▸ Extracto facilitado
+---+

Dios es mujer y tiene vagina. Es la Pachamama, la Madre Tierra, en muchas culturas vivas, vale que minoritarias y tal vez en extinción. Dios también fue mujer y tuvo vagina en las primeras representaciones prehistóricas de la divinidad, y su imagen no tenía nada que ver con lo que hoy llamamos diosas. Eran mujeres gordas, porque estar gorda cuando la comida escaseaba era un signo de poder. Para los griegos y romanos había muchos dioses, pero ellos ya tenían un jefe cargado de testosterona, Zeus o Júpiter. Llegó al trono sometiendo y desterrando a su padre. Violó a su madre con engaño y poseyó, por no decir que forzó, a cuantas diosas y humanas quiso. En las imágenes que nos han llegado, lleva el cuerpo parcialmente cubierto con una túnica y blande un rayo a modo de cetro del Olimpo.

+---+

▸ Datos en bruto
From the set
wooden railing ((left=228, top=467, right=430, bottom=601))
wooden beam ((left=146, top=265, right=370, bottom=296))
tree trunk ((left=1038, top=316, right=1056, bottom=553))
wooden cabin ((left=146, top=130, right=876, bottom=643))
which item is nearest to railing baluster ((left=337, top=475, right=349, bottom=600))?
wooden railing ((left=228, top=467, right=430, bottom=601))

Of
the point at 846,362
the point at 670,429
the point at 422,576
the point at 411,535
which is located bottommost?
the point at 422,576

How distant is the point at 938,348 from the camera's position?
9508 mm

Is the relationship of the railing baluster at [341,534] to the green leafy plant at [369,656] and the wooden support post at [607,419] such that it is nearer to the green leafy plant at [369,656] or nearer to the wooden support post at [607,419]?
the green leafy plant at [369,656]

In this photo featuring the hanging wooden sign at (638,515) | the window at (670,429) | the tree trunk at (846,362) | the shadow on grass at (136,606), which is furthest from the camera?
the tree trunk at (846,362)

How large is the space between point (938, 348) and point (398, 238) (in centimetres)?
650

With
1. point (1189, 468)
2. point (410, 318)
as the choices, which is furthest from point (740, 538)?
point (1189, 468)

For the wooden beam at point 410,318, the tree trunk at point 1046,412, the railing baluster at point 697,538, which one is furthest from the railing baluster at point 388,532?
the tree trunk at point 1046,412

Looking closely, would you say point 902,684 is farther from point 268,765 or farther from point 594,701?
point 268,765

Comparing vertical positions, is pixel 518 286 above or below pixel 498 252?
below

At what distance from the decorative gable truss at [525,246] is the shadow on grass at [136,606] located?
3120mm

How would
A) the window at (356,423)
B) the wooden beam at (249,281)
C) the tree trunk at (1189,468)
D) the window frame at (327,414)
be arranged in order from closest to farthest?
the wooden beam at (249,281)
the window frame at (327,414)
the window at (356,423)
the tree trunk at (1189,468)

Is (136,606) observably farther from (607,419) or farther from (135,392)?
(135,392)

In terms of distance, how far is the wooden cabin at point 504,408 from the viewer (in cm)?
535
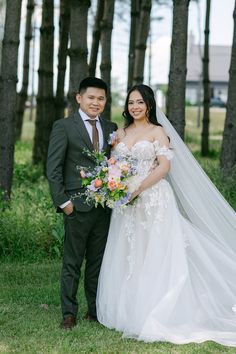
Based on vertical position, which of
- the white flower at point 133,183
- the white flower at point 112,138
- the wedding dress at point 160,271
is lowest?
the wedding dress at point 160,271

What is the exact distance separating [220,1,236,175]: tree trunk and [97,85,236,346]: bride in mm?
5097

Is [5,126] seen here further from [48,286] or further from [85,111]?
[85,111]

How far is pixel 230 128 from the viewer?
1144cm

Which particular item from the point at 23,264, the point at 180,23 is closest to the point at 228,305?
the point at 23,264

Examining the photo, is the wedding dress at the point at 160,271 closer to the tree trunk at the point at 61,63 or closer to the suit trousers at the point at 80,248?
the suit trousers at the point at 80,248

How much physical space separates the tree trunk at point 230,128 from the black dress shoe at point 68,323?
563 centimetres

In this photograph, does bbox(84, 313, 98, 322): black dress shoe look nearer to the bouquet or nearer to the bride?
the bride

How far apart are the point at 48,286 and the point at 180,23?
400 centimetres

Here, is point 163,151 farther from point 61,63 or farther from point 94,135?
point 61,63

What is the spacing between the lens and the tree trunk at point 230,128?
36.9ft

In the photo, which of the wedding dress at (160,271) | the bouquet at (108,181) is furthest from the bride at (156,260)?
the bouquet at (108,181)

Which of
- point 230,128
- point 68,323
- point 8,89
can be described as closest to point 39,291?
point 68,323

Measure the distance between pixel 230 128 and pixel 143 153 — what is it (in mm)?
5766

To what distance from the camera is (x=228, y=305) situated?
6.10m
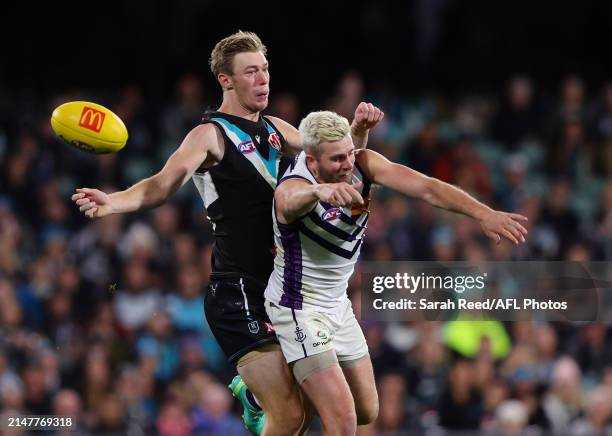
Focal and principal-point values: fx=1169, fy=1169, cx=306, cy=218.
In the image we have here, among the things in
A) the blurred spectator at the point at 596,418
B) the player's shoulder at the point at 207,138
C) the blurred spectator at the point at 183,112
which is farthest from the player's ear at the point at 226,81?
the blurred spectator at the point at 183,112

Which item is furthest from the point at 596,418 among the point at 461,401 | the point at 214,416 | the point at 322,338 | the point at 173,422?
the point at 322,338

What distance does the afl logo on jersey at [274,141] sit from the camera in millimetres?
6230

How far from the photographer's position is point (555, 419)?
962 centimetres

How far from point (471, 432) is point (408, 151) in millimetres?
3701

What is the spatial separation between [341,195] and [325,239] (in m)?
0.74

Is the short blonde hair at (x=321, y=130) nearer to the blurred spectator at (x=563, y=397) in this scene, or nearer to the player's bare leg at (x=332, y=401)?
the player's bare leg at (x=332, y=401)

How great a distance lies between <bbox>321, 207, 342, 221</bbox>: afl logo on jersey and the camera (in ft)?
18.5

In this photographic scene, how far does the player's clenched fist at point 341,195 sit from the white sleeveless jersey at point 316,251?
0.48 meters

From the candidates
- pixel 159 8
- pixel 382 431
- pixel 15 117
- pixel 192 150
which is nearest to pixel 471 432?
pixel 382 431

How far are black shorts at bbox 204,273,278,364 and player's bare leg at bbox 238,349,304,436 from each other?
0.10 m

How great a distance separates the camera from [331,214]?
5.66 meters

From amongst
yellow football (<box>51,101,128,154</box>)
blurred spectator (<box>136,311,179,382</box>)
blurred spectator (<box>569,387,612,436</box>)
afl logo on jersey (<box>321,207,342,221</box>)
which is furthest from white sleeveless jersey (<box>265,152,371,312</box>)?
blurred spectator (<box>569,387,612,436</box>)

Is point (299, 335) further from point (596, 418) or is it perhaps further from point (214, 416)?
point (596, 418)

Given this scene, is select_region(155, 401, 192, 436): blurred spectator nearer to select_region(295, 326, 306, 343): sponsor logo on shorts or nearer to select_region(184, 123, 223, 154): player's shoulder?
select_region(295, 326, 306, 343): sponsor logo on shorts
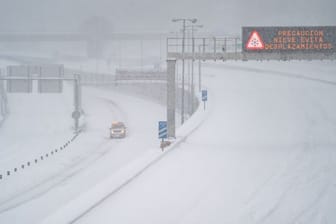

+---+

▸ Tareas
[a] Enumera las acciones que el texto sobre Dios como mujer atribuye a Zeus o Júpiter antes de describir sus imágenes.
[b] Según el texto sobre Dios como mujer, ¿qué significaba estar gorda cuando la comida escaseaba?
[c] Prosigue el texto sobre Dios como mujer a partir de su última frase.

▸ Respuestas
[a] Sometió a su padre; desterró a su padre; violó a su madre con engaño; poseyó, o forzó, a cuantas diosas y humanas quiso.

[b] Era un signo de poder.

[c]
No es ningún secreto que la iconografía del Dios Padre del cristianismo, desde el representado en la cúpula de la Capilla Sixtina, hasta el perpetrado en el más kitsh de los catecismos, bebe de las imágenes del Zeus del arte clásico, aunque convenientemente dulcificado, decorosamente cubierto y, solo relativamente, adecuado a los tiempos que van corriendo. En definitiva, sus representaciones son meras simplificaciones creadas para llegar a quienes tienen dificultades para dialogar con lo abstracto.
Precisamente sobre estas representaciones y su diferenciación de la esencia, giraba la obra de teatro que el colectivo cordobés Vértebro llevó el pasado fin de semana al centro cultural municipal madrileño Naves del Matadero, con el título ‘Dios tiene vagina’. En palabras de sus artífices, el montaje propone “una reflexión sobre la idea de que nuestra identidad no es algo inherente y que existe porque sí, sino que se imagina, inventa y representa”. Algo para lo que ellos se valen de la parafernalia de determinadas celebraciones religiosas cercanas a nuestra cultura.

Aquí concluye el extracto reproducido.